A catch-bond drives stator mechanosensitivity in the Bacterial Flagellar Motor

Abstract

AbstractThe bacterial flagellar motor (BFM) is the rotary motor which powers the swimming and swarming of many motile bacteria. The torque is provided by stator units, ion motive force powered ion channels known to assemble and disassemble dynamically in the BFM. This turnover is mechano-sensitive, with the number of engaged units dependent upon the viscous load experienced by the motor through the flagellum. However, the molecular mechanism driving BFM mechano-sensitivity is unknown. Here we directly measure the kinetics of arrival and departure of the stator units in individual wild-type motors via analysis of high-resolution recordings of motor speed, while dynamically varying the load on the motor via external magnetic torque. Obtaining the real-time stator stoichiometry before and after periods of forced motor stall, we measure both the number of active stator units at steady-state as a function of the load and the kinetic association and dissociation rates, by fitting the data to a reversible random sequential adsorption model.

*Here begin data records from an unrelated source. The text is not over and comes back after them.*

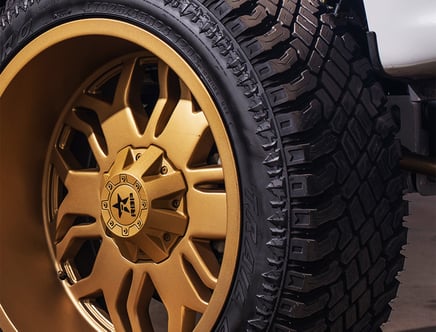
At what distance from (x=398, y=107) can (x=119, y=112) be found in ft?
2.11

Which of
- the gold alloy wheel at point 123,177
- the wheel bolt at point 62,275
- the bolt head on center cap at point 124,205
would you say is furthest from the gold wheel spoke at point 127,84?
the wheel bolt at point 62,275

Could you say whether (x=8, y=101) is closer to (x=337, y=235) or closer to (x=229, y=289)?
(x=229, y=289)

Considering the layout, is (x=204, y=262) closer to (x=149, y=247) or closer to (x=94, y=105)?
(x=149, y=247)

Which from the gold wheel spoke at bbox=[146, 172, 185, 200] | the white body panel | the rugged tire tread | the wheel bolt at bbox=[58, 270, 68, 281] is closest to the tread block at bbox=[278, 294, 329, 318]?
the rugged tire tread

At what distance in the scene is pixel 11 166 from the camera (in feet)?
5.89

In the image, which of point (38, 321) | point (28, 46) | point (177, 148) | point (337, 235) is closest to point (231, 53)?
point (177, 148)

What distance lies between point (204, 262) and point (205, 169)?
7.7 inches

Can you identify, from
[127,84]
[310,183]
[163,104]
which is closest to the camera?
[310,183]

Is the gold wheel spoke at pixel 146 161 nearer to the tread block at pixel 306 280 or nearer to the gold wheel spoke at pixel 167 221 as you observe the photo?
the gold wheel spoke at pixel 167 221

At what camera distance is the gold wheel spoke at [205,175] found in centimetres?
144

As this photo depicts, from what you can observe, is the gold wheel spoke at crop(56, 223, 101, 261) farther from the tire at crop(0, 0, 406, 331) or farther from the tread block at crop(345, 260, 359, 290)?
the tread block at crop(345, 260, 359, 290)

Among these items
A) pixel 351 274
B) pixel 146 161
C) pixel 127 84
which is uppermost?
pixel 127 84

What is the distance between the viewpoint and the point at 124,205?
4.92ft

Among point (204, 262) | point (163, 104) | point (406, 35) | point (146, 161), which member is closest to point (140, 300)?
point (204, 262)
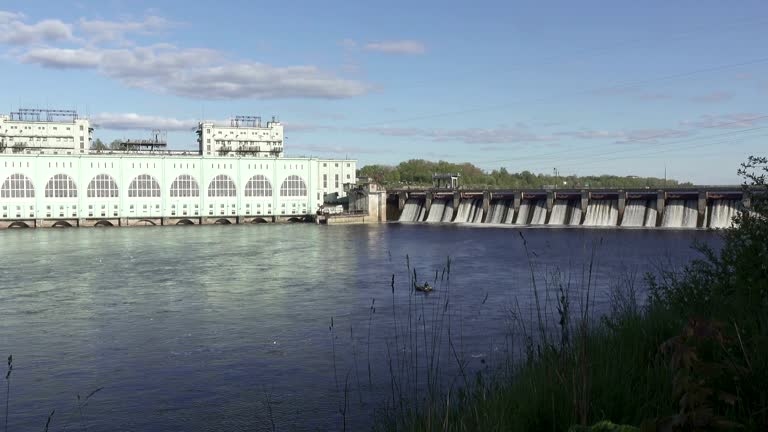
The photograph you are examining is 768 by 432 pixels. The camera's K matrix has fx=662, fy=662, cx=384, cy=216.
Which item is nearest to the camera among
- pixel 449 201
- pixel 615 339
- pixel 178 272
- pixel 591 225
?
pixel 615 339

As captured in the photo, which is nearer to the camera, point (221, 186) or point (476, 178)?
point (221, 186)

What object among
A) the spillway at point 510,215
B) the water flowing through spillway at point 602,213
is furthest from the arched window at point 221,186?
the water flowing through spillway at point 602,213

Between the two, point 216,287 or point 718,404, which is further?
point 216,287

Our measurements indicate that BFM mechano-sensing relies on the dissociation rate of the stator units, which decreases with increasing load, while their association rate remains constant. This implies that the lifetime of an active stator unit assembled within the BFM increases when a higher force is applied to its anchoring point in the cell wall, providing strong evidence that a catch-bond mechanism can explain the mechano-sensitivity of the BFM.